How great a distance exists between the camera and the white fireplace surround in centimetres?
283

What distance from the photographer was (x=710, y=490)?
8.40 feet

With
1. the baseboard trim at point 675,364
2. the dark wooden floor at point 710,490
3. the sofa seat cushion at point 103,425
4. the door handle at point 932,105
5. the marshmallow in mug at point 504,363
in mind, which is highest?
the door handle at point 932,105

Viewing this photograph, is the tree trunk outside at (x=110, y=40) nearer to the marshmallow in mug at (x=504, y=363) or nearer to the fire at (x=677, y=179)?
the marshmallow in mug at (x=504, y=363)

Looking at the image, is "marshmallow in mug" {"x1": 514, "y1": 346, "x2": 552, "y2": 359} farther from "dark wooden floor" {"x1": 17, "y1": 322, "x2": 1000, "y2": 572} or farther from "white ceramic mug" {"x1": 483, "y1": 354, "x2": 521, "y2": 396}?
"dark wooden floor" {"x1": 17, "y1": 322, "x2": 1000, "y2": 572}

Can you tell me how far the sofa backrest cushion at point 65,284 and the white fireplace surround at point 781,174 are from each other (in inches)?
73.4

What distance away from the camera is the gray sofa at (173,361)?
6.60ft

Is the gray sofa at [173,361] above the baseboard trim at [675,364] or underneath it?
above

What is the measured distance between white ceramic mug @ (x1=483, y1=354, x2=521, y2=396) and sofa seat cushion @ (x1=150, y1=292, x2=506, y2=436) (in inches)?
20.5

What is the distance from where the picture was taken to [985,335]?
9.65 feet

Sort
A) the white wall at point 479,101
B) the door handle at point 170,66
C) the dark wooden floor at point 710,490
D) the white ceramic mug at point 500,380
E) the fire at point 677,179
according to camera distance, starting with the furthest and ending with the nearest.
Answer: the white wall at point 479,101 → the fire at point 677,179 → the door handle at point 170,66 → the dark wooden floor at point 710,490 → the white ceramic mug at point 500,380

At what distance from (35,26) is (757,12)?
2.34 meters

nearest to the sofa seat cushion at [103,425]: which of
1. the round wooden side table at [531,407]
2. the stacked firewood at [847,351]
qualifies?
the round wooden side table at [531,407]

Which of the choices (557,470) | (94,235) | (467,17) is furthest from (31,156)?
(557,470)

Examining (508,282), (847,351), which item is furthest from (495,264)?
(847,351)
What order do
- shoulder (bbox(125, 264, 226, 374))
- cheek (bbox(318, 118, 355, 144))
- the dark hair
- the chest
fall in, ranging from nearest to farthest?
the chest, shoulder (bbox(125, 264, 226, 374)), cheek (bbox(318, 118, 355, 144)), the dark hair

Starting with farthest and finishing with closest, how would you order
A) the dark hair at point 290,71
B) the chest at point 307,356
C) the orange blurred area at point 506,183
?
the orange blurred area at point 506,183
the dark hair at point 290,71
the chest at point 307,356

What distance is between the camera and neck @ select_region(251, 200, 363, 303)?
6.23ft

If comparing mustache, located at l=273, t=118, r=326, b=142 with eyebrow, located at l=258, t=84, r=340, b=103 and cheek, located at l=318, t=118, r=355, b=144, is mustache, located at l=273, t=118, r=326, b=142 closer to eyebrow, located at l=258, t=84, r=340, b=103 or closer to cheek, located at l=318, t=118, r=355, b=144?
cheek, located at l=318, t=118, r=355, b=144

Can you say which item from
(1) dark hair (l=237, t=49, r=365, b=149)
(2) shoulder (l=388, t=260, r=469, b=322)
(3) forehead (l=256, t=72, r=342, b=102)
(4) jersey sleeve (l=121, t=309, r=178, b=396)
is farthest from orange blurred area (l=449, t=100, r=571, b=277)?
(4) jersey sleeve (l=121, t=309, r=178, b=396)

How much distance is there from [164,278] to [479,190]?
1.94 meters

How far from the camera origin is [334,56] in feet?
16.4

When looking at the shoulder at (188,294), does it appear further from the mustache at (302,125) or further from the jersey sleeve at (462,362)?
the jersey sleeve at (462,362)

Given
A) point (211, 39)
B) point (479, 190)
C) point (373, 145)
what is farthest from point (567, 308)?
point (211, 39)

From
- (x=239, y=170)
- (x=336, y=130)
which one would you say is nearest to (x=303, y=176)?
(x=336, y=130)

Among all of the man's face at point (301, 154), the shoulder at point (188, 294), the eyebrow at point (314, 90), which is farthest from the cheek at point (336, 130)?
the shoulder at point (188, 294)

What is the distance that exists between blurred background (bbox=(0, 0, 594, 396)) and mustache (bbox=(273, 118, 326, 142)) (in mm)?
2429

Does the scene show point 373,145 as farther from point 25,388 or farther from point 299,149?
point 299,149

^^^^^^^^^^^^^^^^

> **OBJECTIVE**
Transcribe every entry exactly.

> **FINISHED EXERCISE**
How great a distance exists between the camera and the white fireplace surround in centimetres?
283

What distance from the photographer was (x=710, y=490)?
8.40 feet

With
1. the baseboard trim at point 675,364
2. the dark wooden floor at point 710,490
3. the sofa seat cushion at point 103,425
4. the door handle at point 932,105
5. the marshmallow in mug at point 504,363
in mind, which is highest?
the door handle at point 932,105

Viewing this photograph, is the tree trunk outside at (x=110, y=40) nearer to the marshmallow in mug at (x=504, y=363) or nearer to the fire at (x=677, y=179)?
the marshmallow in mug at (x=504, y=363)

Looking at the image, is "marshmallow in mug" {"x1": 514, "y1": 346, "x2": 552, "y2": 359} farther from "dark wooden floor" {"x1": 17, "y1": 322, "x2": 1000, "y2": 572} or farther from "white ceramic mug" {"x1": 483, "y1": 354, "x2": 521, "y2": 396}?
"dark wooden floor" {"x1": 17, "y1": 322, "x2": 1000, "y2": 572}

Can you tell me how far the sofa backrest cushion at point 65,284 and the white fireplace surround at point 781,174 are from each other (in inches)?
73.4

What distance away from the camera is the gray sofa at (173,361)?
6.60ft

Is the gray sofa at [173,361] above the baseboard trim at [675,364] or underneath it?
above

What is the measured distance between white ceramic mug @ (x1=483, y1=354, x2=521, y2=396) and sofa seat cushion @ (x1=150, y1=292, x2=506, y2=436) (in inches)?
20.5

What is the distance from where the picture was taken to [985,335]?
9.65 feet

Sort
A) the white wall at point 479,101
B) the door handle at point 170,66
C) the dark wooden floor at point 710,490
D) the white ceramic mug at point 500,380
E) the fire at point 677,179
according to camera distance, starting with the furthest and ending with the nearest.
Answer: the white wall at point 479,101 → the fire at point 677,179 → the door handle at point 170,66 → the dark wooden floor at point 710,490 → the white ceramic mug at point 500,380

At what distance from (35,26) is (757,12)?
2.34 meters

nearest to the sofa seat cushion at [103,425]: which of
1. the round wooden side table at [531,407]
2. the stacked firewood at [847,351]
qualifies?
the round wooden side table at [531,407]

Which of the choices (557,470) | (94,235) | (467,17) is furthest from (31,156)?
(557,470)

Examining (508,282), (847,351), which item is furthest from (495,264)?
(847,351)
What order do
- shoulder (bbox(125, 264, 226, 374))
- cheek (bbox(318, 118, 355, 144))
- the dark hair
- the chest
fall in, ranging from nearest to farthest?
the chest, shoulder (bbox(125, 264, 226, 374)), cheek (bbox(318, 118, 355, 144)), the dark hair

Starting with farthest and finishing with closest, how would you order
A) the dark hair at point 290,71
B) the chest at point 307,356
C) the orange blurred area at point 506,183
?
the orange blurred area at point 506,183
the dark hair at point 290,71
the chest at point 307,356

What distance is between the camera and neck @ select_region(251, 200, 363, 303)?
6.23ft

If comparing mustache, located at l=273, t=118, r=326, b=142 with eyebrow, located at l=258, t=84, r=340, b=103 and cheek, located at l=318, t=118, r=355, b=144, is mustache, located at l=273, t=118, r=326, b=142 closer to eyebrow, located at l=258, t=84, r=340, b=103 or closer to cheek, located at l=318, t=118, r=355, b=144?
cheek, located at l=318, t=118, r=355, b=144

Can you say which item from
(1) dark hair (l=237, t=49, r=365, b=149)
(2) shoulder (l=388, t=260, r=469, b=322)
(3) forehead (l=256, t=72, r=342, b=102)
(4) jersey sleeve (l=121, t=309, r=178, b=396)
is farthest from orange blurred area (l=449, t=100, r=571, b=277)?
(4) jersey sleeve (l=121, t=309, r=178, b=396)

How much distance is there from [164,278] to [479,190]?
1.94 meters

How far from the camera origin is [334,56] in feet?
16.4

When looking at the shoulder at (188,294), does it appear further from the mustache at (302,125) or further from the jersey sleeve at (462,362)?
the jersey sleeve at (462,362)

Given
A) point (211, 39)
B) point (479, 190)
C) point (373, 145)
what is farthest from point (567, 308)?
point (211, 39)

From
- (x=239, y=170)
- (x=336, y=130)
which one would you say is nearest to (x=303, y=176)?
(x=336, y=130)

Among all of the man's face at point (301, 154), the shoulder at point (188, 294), the eyebrow at point (314, 90), which is farthest from the cheek at point (336, 130)?
the shoulder at point (188, 294)

What is the distance that exists between blurred background (bbox=(0, 0, 594, 396)) and mustache (bbox=(273, 118, 326, 142)) (in mm)?
2429

Does the scene show point 373,145 as farther from point 25,388 or farther from point 299,149?
point 299,149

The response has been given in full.